Foi muito frustrante.
Muito. Mal bati na perna dele percebi que tinha feito qualquer coisa... Não tive dor, mas senti que alguma coisa se passava porque senti logo que não podia meter o pé no chão. Depois começou a vir uma dor mais forte e estava qualquer coisa a picar, e quando olhei tinha a perna um bocado torta. Mas o meu choro não foi pela dor, foi porque veio-me um flash daquilo que eu ia perder.
Mas andou a festejar o campeonato de muletas e tudo.
Sim. Estive no estádio, vesti uma camisola com a foto do meu pai e estive a festejar. Não fui para o Marquês de Pombal. Ainda subi ao autocarro, estive lá em cima, mas estavam todos já muito alegres e eu tinha dores ainda e ao mínimo empurrão... Decidi não arriscar, foram levar-me a casa. Na altura vivia no último andar das Twin Towers de Lisboa e vi os foguetes da festa no Marquês. Queria lá estar, mas estava melhor e mais confortável em casa.

Continuou emprestado ao Benfica.
Se não tivesse partido a perna o mais certo era regressar ao Atlético de Madrid. Quando começou a pré-época tive que ir a Madrid para eles verem a perna e disseram-me que estavam à procura de um lateral e que a primeira opção deles era o meu regresso, mas com aquilo da perna... Como desde cedo houve interesse do Benfica, tanto o Jorge Jesus como o presidente disseram-me que queriam ter-me ali para recuperar e começar a jogar com o Benfica outra vez, assinei mais um ano de empréstimo. 

Como é que correu?
Esse foi o meu pior ano no Benfica. Porque eu parti a perna em Abril e pensava que ia ficar parado só uns seis ou sete meses. Chega dezembro, começo a treinar com a equipa, mas não me sentia bem. Eu treinava e precisava de muito tempo para fazer a recuperação. Enquanto eles treinavam num dia e estavam bem para treinar no outro, eu treinava e sentia muito a perna, parecia que latejava. Os primeiros dois meses custou-me muito. Na segunda época no Benfica só fiz quatro jogos, foram três na Taça da Liga ou de Portugal e no último jogo do campeonato o Jorge Jesus resolveu meter-me em campo para ser campeão.

Não sabe ao mesmo ser campeão assim, pois não?
Não. Claro que fico contente pela equipa e até por mim porque é sempre bom ser campeão. Naquele momento podemos estar tristes por não termos jogado mas mais tarde as pessoas lembram-se que fui tricampeão pelo Benfica.
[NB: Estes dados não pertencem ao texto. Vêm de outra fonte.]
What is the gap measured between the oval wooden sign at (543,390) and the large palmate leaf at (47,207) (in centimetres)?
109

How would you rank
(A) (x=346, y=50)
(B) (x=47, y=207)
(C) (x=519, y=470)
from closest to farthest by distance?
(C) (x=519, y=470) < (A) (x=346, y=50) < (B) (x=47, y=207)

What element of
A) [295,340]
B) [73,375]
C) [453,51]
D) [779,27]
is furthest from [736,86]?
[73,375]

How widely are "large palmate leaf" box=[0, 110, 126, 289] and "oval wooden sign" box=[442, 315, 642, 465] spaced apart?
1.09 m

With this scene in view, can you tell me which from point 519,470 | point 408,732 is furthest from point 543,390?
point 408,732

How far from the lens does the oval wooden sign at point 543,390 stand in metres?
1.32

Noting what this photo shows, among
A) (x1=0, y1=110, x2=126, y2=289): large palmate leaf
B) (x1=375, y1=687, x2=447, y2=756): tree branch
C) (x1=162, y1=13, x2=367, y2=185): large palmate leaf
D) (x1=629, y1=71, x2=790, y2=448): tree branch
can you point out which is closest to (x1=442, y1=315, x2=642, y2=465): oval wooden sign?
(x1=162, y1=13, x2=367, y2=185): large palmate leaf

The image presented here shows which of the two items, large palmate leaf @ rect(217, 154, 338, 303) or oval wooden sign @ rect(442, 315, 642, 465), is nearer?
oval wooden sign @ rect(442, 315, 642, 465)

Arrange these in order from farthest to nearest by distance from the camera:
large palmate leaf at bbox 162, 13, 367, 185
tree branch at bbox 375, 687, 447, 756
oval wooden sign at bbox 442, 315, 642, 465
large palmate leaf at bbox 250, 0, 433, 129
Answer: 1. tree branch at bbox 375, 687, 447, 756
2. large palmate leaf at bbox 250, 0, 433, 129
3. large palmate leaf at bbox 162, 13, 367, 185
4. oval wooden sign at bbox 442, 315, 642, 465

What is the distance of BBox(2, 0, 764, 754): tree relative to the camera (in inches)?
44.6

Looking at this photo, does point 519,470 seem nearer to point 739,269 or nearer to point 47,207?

Sinto que contribui muito na primeira época; na terceira contribui um bocado, mas na segunda não contribui praticamente nada, mas sou tricampeão. Agora em termos de sabor não teve nada a ver com o primeiro ano, até porque estava um bocado chateado com o mister. 

Porquê?
Porque houve ali uma fase em que eu já me sentia bem da perna, sentia que merecia oportunidades e ele nunca me deu. Fiquei chateado com ele.

Falou com ele?
Sim. Ele foi sincero comigo. Na cabeça dele eu não estava a trabalhar o suficiente para jogar, eu achava que sim. E ficámos assim. Acabou a conversa e ele voltou a não contar comigo.
Nessa altura tem um filho e casa, certo?
Eu casei em 2016, na terceira época do Benfica. O meu primeiro filho, o Gustavo, nasceu no final da primeira época do Benfica, quando parti a perna.

Assistiu ao nascimento do Gustavo?
Assisti. No meio do mal que estava a viver o nascimento dele foi uma coisa muito boa. Não fui ao Mundial e fique triste por isso, mas ao mesmo tempo pensava que se estivesse no mundial não o via nascer, ele nasceu em Maio. Foi bom, passei as férias com ele.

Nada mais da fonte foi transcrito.